I just attended an employment law seminar on the Affordable Care Act (PPACA or Obamacare). What does the Affordable Care Act have to do with labor and employment law? The answer is obvious if you think about it. The new health care law creates an almost infinite number of legal issues regarding the relationship between employers and employees.
The seminar was charitably at the basic level, explaining the general provisions for novices like me, but a few things stood out. First, 2013 is the year for employers to experiment with strategies on how to deal with the law’s new obligations, most of which kick in 2014 forward.
Second, communication with an employer’s employees is essential so they understand their rights, and how and why their employer has chosen to handle the law. Otherwise, an employer may find a very confused and upset workforce on its hands.

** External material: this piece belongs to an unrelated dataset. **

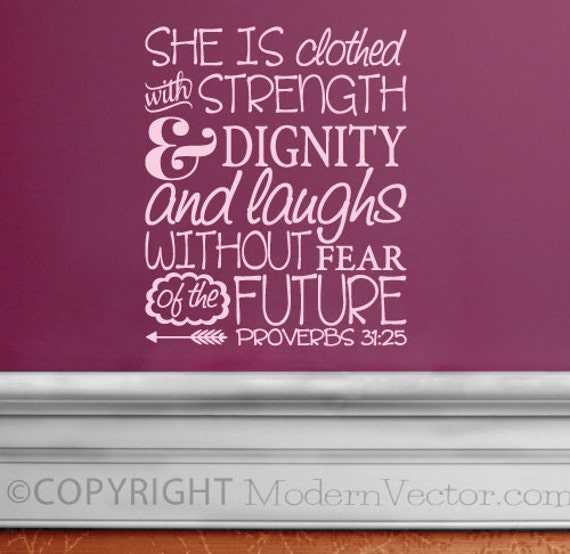 Proverbs 31 25 Quotes: Proverbs 31:25 She Is Clothed In Strength And By ModernVector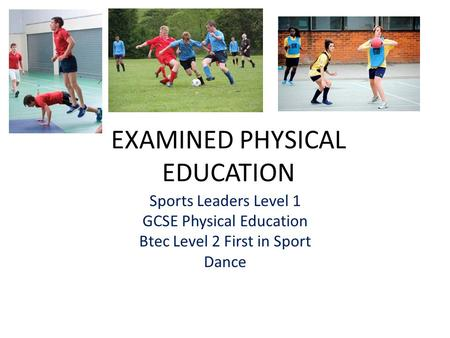 EXAMINED PHYSICAL EDUCATION Sports Leaders Level 1 GCSE Physical Education Btec Level 2 First in Sport Dance.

And third, employment lawyers will have to brush up on their tax law, ERISA law, and OSHA law, because a number of key issues will be determined by reliance on those legal provisions or agencies. For example, “related” companies’ employees will be aggregated to determine whether the full breadth of the law applies (50 or more employees). That is a term evidently familiar to tax lawyers, but not to most employment lawyers. Also, independent contractor status will probably be resolved by tax law cases; and anyone familiar with how the IRS handles the I/C issue knows that, although the legal analysis is generally based on principles of common law, the IRS approach is somewhat unique and a large body of legal precedents already exist in the form of decided tax law cases. Additionally, Section 1558 of the ACA added § 18C to the Fair Labor Standards Act, expressly prohibiting an employer from retaliating against an employee for, inter alia, receiving a federal tax credit or subsidy to purchase insurance through the employer or a future health insurance exchange, reporting a potential violation of ACA’s consumer protection provisions, and assisting or participating in a proceeding under the whistleblower law; and OSHA is the federal agency responsible for enforcement of the law.
Just how labor and employment arbitration may eventually fit in to the new health law equation, if at all, is uncertain right now; e.g., possible damages and remedies issues come to mind, as well as potential issues arising under collective bargaining and union contracts. But then again, everything is uncertain right now about the eventual effects of the Affordable Care Act. Interesting times ahead.